Proposition 6.1.1.
If \(G\) is a triangle-free graph with \(n\) vertices, then
\begin{equation*}
\alpha(G)\geq \sqrt{n} - \frac{1}{2}\text{.}
\end{equation*}
Section 6.1 Independent Sets in Triangle-Free Graphs
The first question that we will focus on is: given a triangle-free graph \(G\) on \(n\) vertices, how large of an independent set must \(G\) contain? Let’s start by obtaining a relatively easy bound of roughly \(\sqrt{n}\text{.}\) Recall that \(\alpha(G)\) is the cardinality of the largest independent set in a graph \(G\text{.}\)
Proof.
Since \(G\) is triangle-free, for every vertex \(v\text{,}\) the neighbourhood \(N(v)\) is an independent set. Therefore, if \(G\) contains a vertex of degree at least \(\sqrt{n} - \frac{1}{2}\text{,}\) then we are done.
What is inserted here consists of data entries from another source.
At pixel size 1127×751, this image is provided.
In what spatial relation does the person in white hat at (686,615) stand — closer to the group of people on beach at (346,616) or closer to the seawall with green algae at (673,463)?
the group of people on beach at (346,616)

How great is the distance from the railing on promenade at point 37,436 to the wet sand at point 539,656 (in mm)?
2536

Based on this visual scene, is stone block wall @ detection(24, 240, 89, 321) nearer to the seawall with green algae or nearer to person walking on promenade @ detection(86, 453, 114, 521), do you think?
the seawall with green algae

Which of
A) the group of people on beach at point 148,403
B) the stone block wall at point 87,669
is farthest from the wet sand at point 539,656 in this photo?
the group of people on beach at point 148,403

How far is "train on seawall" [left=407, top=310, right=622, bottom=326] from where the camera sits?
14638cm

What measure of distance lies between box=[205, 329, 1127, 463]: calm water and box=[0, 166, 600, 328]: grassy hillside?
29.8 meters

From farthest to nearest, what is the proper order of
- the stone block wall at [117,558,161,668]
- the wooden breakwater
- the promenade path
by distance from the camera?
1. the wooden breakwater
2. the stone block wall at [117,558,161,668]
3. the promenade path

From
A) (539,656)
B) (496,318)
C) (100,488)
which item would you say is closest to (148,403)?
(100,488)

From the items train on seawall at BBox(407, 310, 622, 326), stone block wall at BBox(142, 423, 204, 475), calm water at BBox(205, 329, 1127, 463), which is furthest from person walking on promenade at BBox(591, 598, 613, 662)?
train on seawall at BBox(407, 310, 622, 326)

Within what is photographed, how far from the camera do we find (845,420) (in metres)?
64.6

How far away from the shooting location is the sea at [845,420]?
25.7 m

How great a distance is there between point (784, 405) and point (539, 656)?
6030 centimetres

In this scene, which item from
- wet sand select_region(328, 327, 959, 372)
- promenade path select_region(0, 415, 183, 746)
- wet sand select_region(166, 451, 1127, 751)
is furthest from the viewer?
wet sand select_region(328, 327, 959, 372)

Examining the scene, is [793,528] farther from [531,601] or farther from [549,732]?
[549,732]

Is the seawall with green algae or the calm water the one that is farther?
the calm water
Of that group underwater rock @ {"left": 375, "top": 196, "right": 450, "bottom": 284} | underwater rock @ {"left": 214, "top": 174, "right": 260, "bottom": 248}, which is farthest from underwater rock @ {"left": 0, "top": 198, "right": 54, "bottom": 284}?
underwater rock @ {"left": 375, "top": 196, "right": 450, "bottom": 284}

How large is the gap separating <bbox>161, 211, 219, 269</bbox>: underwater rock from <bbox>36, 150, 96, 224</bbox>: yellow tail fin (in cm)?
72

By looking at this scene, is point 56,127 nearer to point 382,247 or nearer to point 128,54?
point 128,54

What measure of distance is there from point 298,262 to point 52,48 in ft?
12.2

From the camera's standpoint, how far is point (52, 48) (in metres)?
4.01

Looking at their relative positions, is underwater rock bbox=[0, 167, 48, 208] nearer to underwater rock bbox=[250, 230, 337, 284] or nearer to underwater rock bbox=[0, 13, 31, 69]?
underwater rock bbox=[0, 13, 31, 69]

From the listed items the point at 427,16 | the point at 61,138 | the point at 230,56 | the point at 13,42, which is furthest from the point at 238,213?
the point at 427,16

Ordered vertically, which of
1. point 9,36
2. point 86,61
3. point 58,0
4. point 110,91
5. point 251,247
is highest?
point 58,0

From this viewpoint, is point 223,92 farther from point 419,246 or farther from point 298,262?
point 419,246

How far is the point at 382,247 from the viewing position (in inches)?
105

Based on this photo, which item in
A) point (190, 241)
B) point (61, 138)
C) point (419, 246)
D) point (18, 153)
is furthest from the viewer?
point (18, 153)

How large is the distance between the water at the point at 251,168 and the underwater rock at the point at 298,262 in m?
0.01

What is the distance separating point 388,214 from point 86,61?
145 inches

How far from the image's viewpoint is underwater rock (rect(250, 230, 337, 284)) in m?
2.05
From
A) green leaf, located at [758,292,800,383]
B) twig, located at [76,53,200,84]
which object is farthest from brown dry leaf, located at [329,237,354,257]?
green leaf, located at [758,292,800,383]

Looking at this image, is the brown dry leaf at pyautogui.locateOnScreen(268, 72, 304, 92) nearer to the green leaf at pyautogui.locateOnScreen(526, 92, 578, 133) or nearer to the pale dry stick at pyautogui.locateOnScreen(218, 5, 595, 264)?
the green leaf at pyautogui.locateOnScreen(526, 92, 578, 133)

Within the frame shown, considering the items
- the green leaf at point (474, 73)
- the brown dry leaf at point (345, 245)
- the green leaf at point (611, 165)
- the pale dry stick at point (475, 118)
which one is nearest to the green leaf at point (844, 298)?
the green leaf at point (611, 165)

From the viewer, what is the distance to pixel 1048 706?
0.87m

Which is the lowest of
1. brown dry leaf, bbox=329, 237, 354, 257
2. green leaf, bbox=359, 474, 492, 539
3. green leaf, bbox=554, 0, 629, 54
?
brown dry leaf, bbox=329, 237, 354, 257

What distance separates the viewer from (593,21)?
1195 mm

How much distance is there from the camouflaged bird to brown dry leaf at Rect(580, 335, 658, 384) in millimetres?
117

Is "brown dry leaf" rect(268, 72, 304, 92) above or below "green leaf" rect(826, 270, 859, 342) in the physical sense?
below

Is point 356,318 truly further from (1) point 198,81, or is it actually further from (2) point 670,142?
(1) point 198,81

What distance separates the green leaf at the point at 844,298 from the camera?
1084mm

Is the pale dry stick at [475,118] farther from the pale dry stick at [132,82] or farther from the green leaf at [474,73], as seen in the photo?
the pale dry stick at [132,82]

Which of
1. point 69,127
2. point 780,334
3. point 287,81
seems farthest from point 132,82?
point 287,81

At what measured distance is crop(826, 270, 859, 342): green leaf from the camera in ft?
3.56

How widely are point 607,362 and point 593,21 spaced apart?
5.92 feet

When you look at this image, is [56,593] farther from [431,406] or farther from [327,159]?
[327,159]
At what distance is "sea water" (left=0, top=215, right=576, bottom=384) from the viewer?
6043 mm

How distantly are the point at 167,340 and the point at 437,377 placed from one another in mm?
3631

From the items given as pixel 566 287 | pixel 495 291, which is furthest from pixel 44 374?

So, we assume that the maximum degree of \(G\) is less than \(\sqrt{n} - \frac{1}{2}\text{.}\) Let \(f:V(G)\to\mathbb{N}\) be a function obtained by ordering the vertices of \(G\) by \(v_1,\dots,v_n\) arbitrarily and letting \(f(v_i)\) be the smallest integer that is not contained in \(\{f(v_j):
j\lt i\text{ and } v_j\in N(v_i)\}\text{.}\) Then, by construction, the set \(f^{-1}(c)\) is independent for every \(c\in\mathbb{N}\text{.}\) Also, the neighbours of any given vertex \(v\) are coloured with at most \(d(v)\) distinct colours, and so \(f(v)\leq d(v)+1\leq \sqrt{n}+\frac{1}{2}\text{.}\) for every vertex \(v\text{.}\) Therefore, by the Pigeonhole Principle, there exists \(1\leq c\leq \sqrt{n}+\frac{1}{2}\) such that
\begin{equation*}
|f^{-1}(c)|\geq \frac{n}{\sqrt{n}+\frac{1}{2}} > \sqrt{n} - \frac{1}{2}
\end{equation*}
which completes the proof.
Remark 6.1.2.
The bound in the above proof can be improved a wee bit if we use “Brooks’ Theorem” (which is not covered in this course) instead of the simple greedy colouring procedure. However, the gain would not be very large.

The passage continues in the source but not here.